------ AUSGEWÄHLTER AUSZUG ------
Serbiens Präsident Aleksandar Vucic
AP/Darko Vojinovic
Wahlen in Serbien

An Vucic führt kaum ein Weg vorbei

Zum dritten Mal in nicht einmal vier Jahren ist am Sonntag in Serbien gewählt worden. Omnipräsent auf Plakaten und in Medien war der serbische Präsident Aleksandar Vucic. Er stand im Mittelpunkt des Wahlkampfes seiner Fortschrittspartei (SNS). Eigentlich ist Vucic nicht SNS-Spitzenkandidat und steht selbst gar nicht zur Wahl, denn gewählt wurde das Parlament. Dazu kamen noch Kommunalwahlen in 65 Gemeinden – auch im stark umkämpften Belgrad – sowie eine Provinzwahl in der Vojvodina.

Vucic hatte im November Neuwahlen in dem stark polarisierten Land ausgerufen. „Der Trigger für die Wahlen waren die zwei Massenschießereien in Belgrad und in Mladenovac im Mai“, sagte Jakov Devcic, Leiter der deutschen Konrad-Adenauer-Stiftung in Serbien und Montenegro gegenüber ORF.at. Auf die beiden Amokläufe mit insgesamt 17 Toten folgten monatelange Massenproteste.

Nicht nur das setzte Vucic und die Regierung unter Druck und führte letztlich zu vorgezogenen Wahlen, sondern auch die hohe Inflation sowie die ungeklärte Frage, ob er selbst bzw. serbische Behörden in den Angriff einer paramilitärischen Gruppe im September im Nordkosovo verwickelt waren. Bei dem vom kosovo-serbischen Politiker und Vucic-Vertrauten Milan Radoicic angeführten Anschlag starben drei Angreifer und ein kosovarischer Polizist. Bis heute sind die Hintergründe nicht geklärt.

Wenig Zweifel an Sieg der SNS

18 Wahlbündnisse treten nun an, 6,5 Millionen Menschen sind registriert – erstmals dürfen auch im Ausland lebende Serben ihre Stimme abgeben. An einem neuerlichen Sieg der SNS gibt es mit Blick auf Umfragewerte kaum Zweifel. Die Fortschrittspartei liegt bei knapp 40 Prozent. Der bisherige Koalitionspartner, die Sozialistische Partei (SPS) erreicht in Umfragen rund acht Prozent. Die nationalistischen, prorussischen Oppositionsparteien konnten sich nicht auf eine gemeinsame Liste einigen. Offen ist daher, wer den Sprung ins Parlament schafft.

Menschen bei einer Wahlkampfveranstaltung von Aleksander Vucic
AP/Darko Vojinovic
Vucic steht nicht zur Wahl, ist aber im Wahlkampf seiner Regierungspartei SNS allgegenwärtig

„Serbien gegen Gewalt“ sorgt für Aufsehen

Für Aufsehen sorgte der Zusammenschluss mehrerer proeuropäischer Oppositionsparteien zum Bündnis Serbien gegen Gewalt, benannt nach dem Slogan der Massenproteste. Landesweit liegt diese Kooperation von sozialdemokratischen, liberalen, progressiven und konservativen Parteien bei rund 25 Prozent – ein beachtlicher Wert für eine Oppositionsliste in Serbien, aber dennoch abgeschlagen hinter der SNS.
------ DATEN ------
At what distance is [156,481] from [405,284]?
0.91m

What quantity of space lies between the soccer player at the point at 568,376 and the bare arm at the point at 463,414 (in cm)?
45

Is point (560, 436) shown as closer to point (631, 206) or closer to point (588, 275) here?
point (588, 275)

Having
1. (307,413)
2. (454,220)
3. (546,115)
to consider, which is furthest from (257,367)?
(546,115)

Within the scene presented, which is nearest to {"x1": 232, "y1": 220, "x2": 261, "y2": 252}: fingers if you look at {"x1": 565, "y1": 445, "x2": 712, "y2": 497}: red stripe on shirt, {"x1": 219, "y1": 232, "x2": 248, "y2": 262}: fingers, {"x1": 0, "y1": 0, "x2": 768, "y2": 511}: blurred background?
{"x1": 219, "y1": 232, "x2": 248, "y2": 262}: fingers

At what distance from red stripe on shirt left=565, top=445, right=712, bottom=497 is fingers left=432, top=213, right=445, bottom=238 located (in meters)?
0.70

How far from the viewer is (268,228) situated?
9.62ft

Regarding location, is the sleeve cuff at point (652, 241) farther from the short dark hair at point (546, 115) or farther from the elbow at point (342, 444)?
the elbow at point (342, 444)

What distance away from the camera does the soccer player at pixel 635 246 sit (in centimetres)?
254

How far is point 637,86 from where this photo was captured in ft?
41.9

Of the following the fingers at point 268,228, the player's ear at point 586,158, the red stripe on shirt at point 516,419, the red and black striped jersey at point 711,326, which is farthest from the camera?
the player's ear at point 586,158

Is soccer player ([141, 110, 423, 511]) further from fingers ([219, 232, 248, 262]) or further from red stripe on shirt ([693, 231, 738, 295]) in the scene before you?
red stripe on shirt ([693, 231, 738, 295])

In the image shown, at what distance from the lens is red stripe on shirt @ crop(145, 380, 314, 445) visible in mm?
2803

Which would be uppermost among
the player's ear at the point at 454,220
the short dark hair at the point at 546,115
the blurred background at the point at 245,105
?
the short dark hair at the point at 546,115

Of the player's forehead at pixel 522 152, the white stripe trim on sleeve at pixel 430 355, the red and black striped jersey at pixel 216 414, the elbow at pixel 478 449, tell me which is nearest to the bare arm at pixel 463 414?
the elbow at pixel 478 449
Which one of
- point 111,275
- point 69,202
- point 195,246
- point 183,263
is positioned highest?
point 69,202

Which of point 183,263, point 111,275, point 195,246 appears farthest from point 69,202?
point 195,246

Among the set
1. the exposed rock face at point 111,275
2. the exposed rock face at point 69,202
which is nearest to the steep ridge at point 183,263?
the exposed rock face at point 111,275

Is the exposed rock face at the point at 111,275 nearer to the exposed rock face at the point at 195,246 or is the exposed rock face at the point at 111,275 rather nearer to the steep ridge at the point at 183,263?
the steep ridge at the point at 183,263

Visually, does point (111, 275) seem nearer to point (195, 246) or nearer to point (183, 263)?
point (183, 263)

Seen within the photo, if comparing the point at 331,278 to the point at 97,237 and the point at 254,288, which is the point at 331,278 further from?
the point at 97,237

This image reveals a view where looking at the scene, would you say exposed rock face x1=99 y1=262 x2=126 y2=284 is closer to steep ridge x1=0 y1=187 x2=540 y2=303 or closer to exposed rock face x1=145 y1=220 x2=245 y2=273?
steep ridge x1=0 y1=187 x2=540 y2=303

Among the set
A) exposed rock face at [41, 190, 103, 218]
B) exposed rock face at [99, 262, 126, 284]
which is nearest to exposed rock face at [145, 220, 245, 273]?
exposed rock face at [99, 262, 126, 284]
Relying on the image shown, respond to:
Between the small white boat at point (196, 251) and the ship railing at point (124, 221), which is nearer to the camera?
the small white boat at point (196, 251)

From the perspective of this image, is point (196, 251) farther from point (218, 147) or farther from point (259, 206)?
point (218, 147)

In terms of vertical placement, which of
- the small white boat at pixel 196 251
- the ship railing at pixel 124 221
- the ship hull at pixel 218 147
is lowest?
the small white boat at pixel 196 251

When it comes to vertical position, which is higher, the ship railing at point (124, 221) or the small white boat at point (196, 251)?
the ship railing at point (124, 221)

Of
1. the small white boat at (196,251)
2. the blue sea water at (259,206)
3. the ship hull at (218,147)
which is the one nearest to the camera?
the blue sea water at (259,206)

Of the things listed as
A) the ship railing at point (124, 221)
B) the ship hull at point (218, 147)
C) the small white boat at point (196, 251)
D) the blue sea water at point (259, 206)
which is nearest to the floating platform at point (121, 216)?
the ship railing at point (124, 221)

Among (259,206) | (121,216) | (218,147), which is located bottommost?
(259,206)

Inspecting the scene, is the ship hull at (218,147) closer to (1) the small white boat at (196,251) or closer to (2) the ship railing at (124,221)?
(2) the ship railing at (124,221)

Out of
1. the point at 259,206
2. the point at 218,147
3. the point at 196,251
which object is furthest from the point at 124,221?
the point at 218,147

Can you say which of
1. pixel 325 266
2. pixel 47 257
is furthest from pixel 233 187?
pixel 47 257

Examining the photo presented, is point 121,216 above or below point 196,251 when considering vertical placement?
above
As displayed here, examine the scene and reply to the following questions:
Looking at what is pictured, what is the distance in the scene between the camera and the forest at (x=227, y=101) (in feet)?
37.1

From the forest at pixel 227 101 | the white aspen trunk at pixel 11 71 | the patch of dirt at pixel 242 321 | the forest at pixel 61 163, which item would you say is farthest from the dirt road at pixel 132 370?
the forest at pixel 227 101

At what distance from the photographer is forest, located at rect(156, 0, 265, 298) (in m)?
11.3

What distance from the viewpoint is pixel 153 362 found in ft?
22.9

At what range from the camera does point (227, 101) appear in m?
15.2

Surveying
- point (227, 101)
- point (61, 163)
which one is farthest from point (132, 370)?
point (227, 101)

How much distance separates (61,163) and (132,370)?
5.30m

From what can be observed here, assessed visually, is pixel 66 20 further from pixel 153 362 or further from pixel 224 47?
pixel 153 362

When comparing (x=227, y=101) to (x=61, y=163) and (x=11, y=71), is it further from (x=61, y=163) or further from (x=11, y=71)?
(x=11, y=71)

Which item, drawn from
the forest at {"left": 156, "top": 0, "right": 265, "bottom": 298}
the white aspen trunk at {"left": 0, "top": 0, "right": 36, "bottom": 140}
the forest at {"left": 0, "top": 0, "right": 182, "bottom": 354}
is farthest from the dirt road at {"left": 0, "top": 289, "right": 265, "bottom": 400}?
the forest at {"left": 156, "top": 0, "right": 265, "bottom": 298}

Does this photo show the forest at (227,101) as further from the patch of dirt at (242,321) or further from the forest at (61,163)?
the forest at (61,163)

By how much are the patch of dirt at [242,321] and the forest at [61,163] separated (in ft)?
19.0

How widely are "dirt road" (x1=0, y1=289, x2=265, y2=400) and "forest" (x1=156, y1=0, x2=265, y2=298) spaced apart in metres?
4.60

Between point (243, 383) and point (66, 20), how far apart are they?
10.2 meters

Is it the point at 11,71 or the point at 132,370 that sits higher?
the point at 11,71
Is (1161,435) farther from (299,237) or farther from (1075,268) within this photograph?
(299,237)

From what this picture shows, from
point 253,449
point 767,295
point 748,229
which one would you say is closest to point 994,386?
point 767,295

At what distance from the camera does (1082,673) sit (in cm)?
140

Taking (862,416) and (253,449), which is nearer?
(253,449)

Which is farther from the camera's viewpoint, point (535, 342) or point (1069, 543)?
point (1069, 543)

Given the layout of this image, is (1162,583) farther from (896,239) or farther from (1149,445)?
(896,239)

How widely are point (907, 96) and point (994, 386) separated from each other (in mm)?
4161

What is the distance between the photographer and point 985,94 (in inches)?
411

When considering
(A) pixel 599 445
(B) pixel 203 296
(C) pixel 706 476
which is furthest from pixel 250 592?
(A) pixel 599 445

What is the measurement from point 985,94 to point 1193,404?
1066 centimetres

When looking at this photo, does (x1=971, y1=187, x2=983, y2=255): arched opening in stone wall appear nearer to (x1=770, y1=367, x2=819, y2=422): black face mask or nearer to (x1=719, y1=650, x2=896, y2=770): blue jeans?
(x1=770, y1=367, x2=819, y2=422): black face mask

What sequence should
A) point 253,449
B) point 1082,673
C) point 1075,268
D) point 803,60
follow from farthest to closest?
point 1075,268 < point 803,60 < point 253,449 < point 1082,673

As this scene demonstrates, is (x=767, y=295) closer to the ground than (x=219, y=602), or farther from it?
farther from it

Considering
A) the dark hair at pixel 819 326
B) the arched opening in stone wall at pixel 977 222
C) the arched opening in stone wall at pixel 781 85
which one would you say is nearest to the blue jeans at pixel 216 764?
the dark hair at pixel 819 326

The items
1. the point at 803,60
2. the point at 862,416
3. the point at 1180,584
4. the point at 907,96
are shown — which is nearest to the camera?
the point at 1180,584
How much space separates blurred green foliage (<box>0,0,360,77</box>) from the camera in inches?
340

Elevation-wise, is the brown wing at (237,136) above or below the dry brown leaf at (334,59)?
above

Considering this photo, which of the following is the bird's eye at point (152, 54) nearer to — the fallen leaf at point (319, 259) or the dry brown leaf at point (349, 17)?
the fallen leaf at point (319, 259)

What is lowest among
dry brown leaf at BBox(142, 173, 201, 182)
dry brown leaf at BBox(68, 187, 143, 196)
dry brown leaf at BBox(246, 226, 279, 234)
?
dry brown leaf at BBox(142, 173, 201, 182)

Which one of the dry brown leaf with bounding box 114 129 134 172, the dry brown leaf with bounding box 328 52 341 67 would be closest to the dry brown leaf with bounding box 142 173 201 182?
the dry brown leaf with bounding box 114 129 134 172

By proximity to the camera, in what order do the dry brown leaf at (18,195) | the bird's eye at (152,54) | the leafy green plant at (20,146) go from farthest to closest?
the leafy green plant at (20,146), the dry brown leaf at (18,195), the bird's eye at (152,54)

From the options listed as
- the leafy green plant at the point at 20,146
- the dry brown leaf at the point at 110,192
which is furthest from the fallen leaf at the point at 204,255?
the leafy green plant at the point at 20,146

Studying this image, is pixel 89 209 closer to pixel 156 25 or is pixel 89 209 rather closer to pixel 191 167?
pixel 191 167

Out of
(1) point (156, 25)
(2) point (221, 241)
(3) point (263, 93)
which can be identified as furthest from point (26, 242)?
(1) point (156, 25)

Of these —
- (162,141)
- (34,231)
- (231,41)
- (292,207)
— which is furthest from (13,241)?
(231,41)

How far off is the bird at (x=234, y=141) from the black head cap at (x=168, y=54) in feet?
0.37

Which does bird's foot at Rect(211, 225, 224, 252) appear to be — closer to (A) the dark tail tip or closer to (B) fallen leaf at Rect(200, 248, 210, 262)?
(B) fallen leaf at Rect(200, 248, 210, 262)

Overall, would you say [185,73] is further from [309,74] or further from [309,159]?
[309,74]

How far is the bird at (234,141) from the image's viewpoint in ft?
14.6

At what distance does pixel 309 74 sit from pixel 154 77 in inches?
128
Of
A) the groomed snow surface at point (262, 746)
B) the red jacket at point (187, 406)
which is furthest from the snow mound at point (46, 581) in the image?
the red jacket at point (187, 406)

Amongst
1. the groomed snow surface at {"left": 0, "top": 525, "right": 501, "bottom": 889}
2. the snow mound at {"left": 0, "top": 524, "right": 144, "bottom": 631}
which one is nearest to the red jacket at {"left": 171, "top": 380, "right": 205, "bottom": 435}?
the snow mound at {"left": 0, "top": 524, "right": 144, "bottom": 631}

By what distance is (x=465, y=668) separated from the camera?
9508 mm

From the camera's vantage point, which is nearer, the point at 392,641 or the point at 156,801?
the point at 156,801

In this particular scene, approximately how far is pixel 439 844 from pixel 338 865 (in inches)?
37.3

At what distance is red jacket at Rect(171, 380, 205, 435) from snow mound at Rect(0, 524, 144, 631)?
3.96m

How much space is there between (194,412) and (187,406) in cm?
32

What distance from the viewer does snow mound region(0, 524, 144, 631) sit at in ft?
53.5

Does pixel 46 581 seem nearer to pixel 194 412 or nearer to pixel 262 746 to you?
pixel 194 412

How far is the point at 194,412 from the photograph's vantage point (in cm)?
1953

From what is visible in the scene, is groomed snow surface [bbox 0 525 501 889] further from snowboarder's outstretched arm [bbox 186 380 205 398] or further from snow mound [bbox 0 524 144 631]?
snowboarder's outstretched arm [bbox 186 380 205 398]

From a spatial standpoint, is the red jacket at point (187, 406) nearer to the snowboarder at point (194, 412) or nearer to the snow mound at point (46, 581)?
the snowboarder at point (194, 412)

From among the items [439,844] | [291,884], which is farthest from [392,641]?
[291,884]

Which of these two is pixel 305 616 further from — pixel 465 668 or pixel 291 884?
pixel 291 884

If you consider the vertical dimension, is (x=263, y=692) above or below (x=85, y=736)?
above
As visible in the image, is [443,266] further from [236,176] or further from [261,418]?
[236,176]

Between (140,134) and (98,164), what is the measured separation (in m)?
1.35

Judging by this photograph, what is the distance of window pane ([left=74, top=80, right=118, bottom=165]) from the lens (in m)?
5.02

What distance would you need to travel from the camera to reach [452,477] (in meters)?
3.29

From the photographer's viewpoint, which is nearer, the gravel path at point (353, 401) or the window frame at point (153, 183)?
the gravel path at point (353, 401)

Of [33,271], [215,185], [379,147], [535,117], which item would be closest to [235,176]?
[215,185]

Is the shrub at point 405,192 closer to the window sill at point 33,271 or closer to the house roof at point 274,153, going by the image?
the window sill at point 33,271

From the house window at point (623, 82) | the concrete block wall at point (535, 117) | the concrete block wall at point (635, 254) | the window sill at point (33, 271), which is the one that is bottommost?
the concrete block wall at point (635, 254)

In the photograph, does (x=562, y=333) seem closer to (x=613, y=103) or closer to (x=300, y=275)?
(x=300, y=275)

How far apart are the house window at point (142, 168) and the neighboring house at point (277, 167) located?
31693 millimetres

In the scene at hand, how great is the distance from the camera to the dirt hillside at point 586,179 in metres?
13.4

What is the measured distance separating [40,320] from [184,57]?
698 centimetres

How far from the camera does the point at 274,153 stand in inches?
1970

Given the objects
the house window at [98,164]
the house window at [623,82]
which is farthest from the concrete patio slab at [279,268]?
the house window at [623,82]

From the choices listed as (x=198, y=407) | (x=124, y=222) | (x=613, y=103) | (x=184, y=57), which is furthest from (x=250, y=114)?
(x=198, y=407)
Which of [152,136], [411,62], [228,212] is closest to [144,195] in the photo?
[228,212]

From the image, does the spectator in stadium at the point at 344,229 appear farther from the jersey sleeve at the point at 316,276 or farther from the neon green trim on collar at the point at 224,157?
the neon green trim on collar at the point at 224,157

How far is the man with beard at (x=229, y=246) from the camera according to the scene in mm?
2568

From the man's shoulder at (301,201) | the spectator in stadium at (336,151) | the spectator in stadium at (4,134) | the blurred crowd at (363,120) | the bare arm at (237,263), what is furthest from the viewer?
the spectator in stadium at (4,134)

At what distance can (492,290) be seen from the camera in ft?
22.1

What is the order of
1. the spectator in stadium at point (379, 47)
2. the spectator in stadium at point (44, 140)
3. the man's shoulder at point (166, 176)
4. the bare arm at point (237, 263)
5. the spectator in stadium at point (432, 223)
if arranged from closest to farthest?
------
### [WORUM ES GEHT]
Geben Sie den Abschnitt aus dem Artikel über die Wahlen in Serbien wortgetreu wieder, beginnend bei „Nicht nur das“ und weiter bis einschließlich „Hintergründe nicht geklärt.“.

### [VOLLSTÄNDIGE ANTWORT]
Nicht nur das setzte Vucic und die Regierung unter Druck und führte letztlich zu vorgezogenen Wahlen, sondern auch die hohe Inflation sowie die ungeklärte Frage, ob er selbst bzw. serbische Behörden in den Angriff einer paramilitärischen Gruppe im September im Nordkosovo verwickelt waren. Bei dem vom kosovo-serbischen Politiker und Vucic-Vertrauten Milan Radoicic angeführten Anschlag starben drei Angreifer und ein kosovarischer Polizist. Bis heute sind die Hintergründe nicht geklärt.